I began with Data.Text.Lazy.IO to load file into Lazy ByteString,

import qualified Data.Text.Lazy.IO as T
import qualified Data.Text.Lazy.Encoding as T

getFileContent :: FilePath -> IO B.ByteString
getFileContent path = T.encodeUtf8 `fmap` T.readFile path

It compiled, but I ran into Too many files opened problem, so I thought maybe I should use withFile.

import System.IO
import qualified Data.ByteString.Lazy as B
import qualified Data.Text.Lazy.IO as T
import qualified Data.Text.Lazy.Encoding as T

getFileContent :: FilePath -> IO (Maybe Result)
getFileContent path = withFile path ReadMode $ \hnd -> do
   content <- T.hGetContents hnd
   return $ (decodeAnalytic . T.encodeUtf8) content

loadAllResults :: FilePath -> IO [Result]
loadAllResults path = do
   paths <- listDirectory path
   results <- sequence $ fmap getFileContent (fmap (path ++ ) $ filter (endswith ".json") paths)
   return $ catMaybes results

In this version, the lazy io seems never got evaluated, it always return empty list. But If i print content inside getFileContent function, then everything seems work correctly.
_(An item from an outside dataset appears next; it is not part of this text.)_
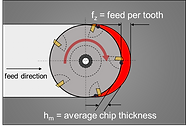 fz_hm_Milling Chip.png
getFileContent :: FilePath -> IO (Maybe Result)
getFileContent path = withFile path ReadMode $ \hnd -> do
   content <- T.hGetContents hnd
   print content
   return $ (decodeAnalytic . T.encodeUtf8) content

So I am not sure what am I missing, should I use conduit for this type of things?

1

There are 1 answers

1
Michael Snoyman On BEST ANSWER

Generally speaking I would recommend using a streaming library for parsing arbitrarily sized data like a JSON file. However, in the specific case of parsing JSON with aeson, the concerns of overrunning memory are not as significant IMO, since the aeson library itself will ultimately represent the entire file in memory as a Value type. So given that, you may choose to simply use strict bytestring I/O. I've given an example of using both conduit and strict I/O for parsing a JSON value. (I think the conduit version exists in some libraries already, I'm not sure.)

#!/usr/bin/env stack
{- stack --resolver lts-7.14 --install-ghc runghc
   --package aeson --package conduit-extra
-}
import           Control.Monad.Catch     (MonadThrow, throwM)
import           Control.Monad.IO.Class  (MonadIO, liftIO)
import           Data.Aeson              (FromJSON, Result (..), eitherDecodeStrict',
                                          fromJSON, json, Value)
import           Data.ByteString         (ByteString)
import qualified Data.ByteString         as B
import           Data.Conduit            (ConduitM, runConduitRes, (.|))
import           Data.Conduit.Attoparsec (sinkParser)
import           Data.Conduit.Binary     (sourceFile)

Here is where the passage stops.